DOCUMENT TEXT Block Start

Logo Polskiego Radia

Poland's auditing office to monitor 'God particle' scientists in Switzerland

PR dla Zagranicy
Peter Gentle 05.07.2012 10:30
Poland's Supreme Auditing Office is chosen to do external audits of the European Organisation for Nuclear Research in Geneva, where they may have discovered the sub-atomic 'God particle'.

A
A file photo dated 29 February 2009 showing the last element, weighing 100 tonnes, of the ATLAS (A Toroidal LHC Apparatus) experiment, being lowered into the cave at the European Organization for Nuclear Research CERN (Centre Europeen de Recherche Nucleaire) in Meyrin, near Geneva, Switzerland: photo - EPA/MARTIAL TREZZINI

Poland's state auditing body (NIK) will inspect spending of the research centre (CERN) between the years 2013 and 2015, Polish Radio's IAR news service reports.

This is the first time that CERN's audit will be entrusted to control from one of the EU's new member states and also the first time NIK will inspect an international organization.

DOCUMENT TEXT Block End
GIVEN INFORMATION Block Start

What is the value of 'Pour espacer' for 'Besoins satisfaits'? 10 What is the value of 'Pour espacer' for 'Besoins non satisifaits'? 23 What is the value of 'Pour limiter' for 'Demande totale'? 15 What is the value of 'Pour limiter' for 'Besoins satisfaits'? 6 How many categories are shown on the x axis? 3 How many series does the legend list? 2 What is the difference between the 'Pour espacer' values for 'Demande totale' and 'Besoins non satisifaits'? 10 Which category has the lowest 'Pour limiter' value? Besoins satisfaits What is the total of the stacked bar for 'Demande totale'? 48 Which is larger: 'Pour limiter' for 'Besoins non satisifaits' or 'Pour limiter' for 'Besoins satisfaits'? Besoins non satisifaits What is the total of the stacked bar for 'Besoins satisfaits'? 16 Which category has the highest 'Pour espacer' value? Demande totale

GIVEN INFORMATION Block End
GIVEN INFORMATION Block Start

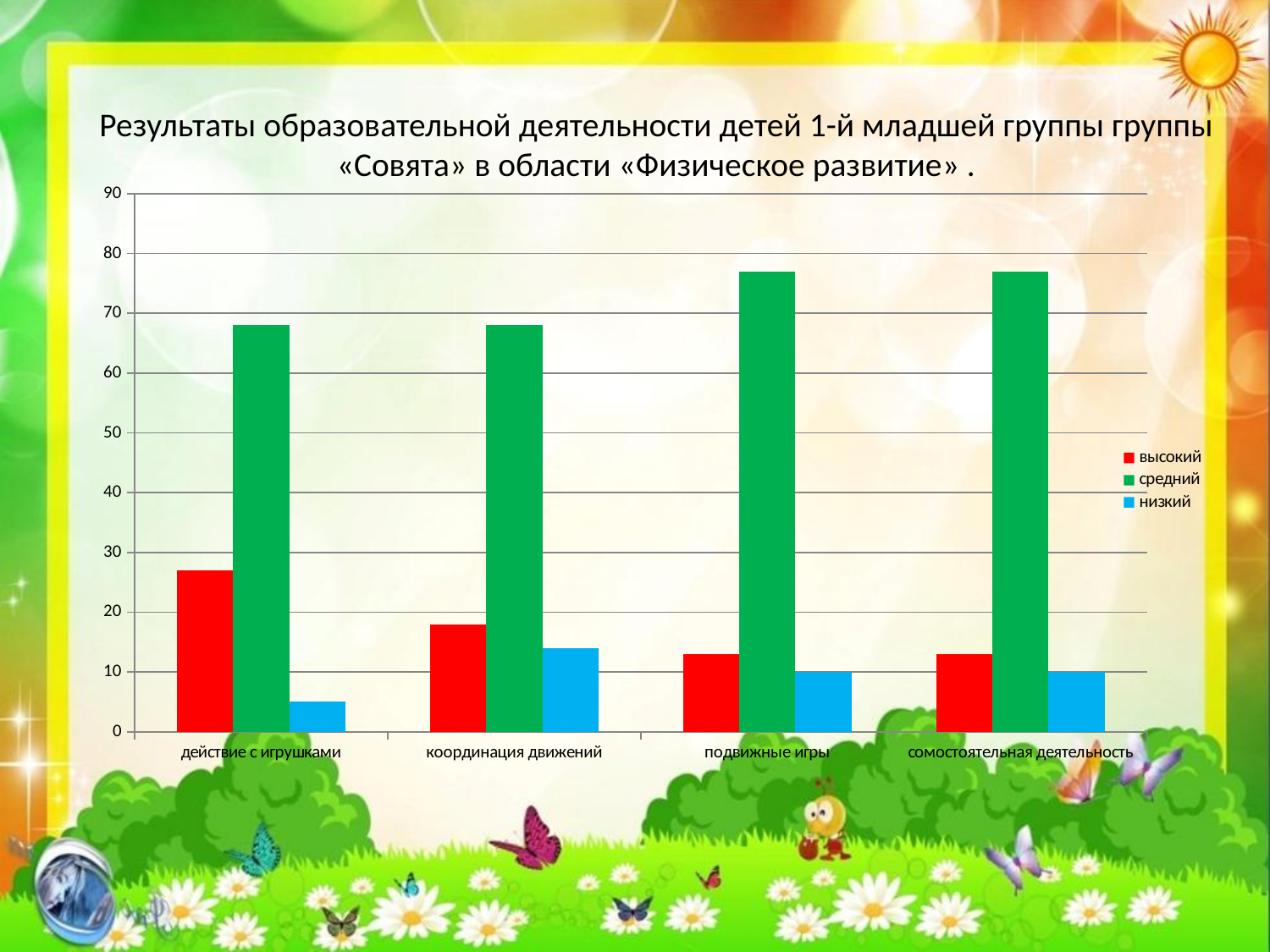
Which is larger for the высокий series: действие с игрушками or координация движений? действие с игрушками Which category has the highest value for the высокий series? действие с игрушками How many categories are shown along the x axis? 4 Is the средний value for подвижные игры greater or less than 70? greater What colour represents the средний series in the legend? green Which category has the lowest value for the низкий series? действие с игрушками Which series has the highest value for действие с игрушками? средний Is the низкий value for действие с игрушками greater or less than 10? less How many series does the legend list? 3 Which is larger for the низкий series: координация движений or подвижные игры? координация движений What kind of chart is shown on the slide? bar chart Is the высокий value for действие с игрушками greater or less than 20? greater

GIVEN INFORMATION Block End

> WHAT THIS TASK INVOLVES
Can you continue the news report about Poland's auditing office checking CERN's spending, picking up after its final sentence?

> ANSWER TO THIS EXERCISE
Poland's Supreme Audit Office, which usually examines the functioning and spending of state institutions, beat off competition for the role of auditing CERN from similar bodies in Spain, Noway and Switzerland.

The news of NIK's new commission comes in the wake of CERN announcing that scientists have observed a particle that strongly resembles the long-sought after Higgs boson, the final missing ingredient in the standard model of particle physics.

“Standard theory describes the fundamental particles from which we, and everything in the universe, are made, and the forces acting between them,” CERN said in a statement released Wednesday.

“All the matter that we can see, however, appears to be no more than about 4 percent of the total. A more exotic version of the Higgs particle could be a bridge to understanding the 96 percent of the universe that remains obscure," CERN explained.

Standard Physics theory does not explain how it is that some particles gain their mass. The Higgs mechanism, proposed in 1964 by six physicists, could explan the missing link in the theory. If it does it will open up new theory on how the universe was created, say scientists. (pg)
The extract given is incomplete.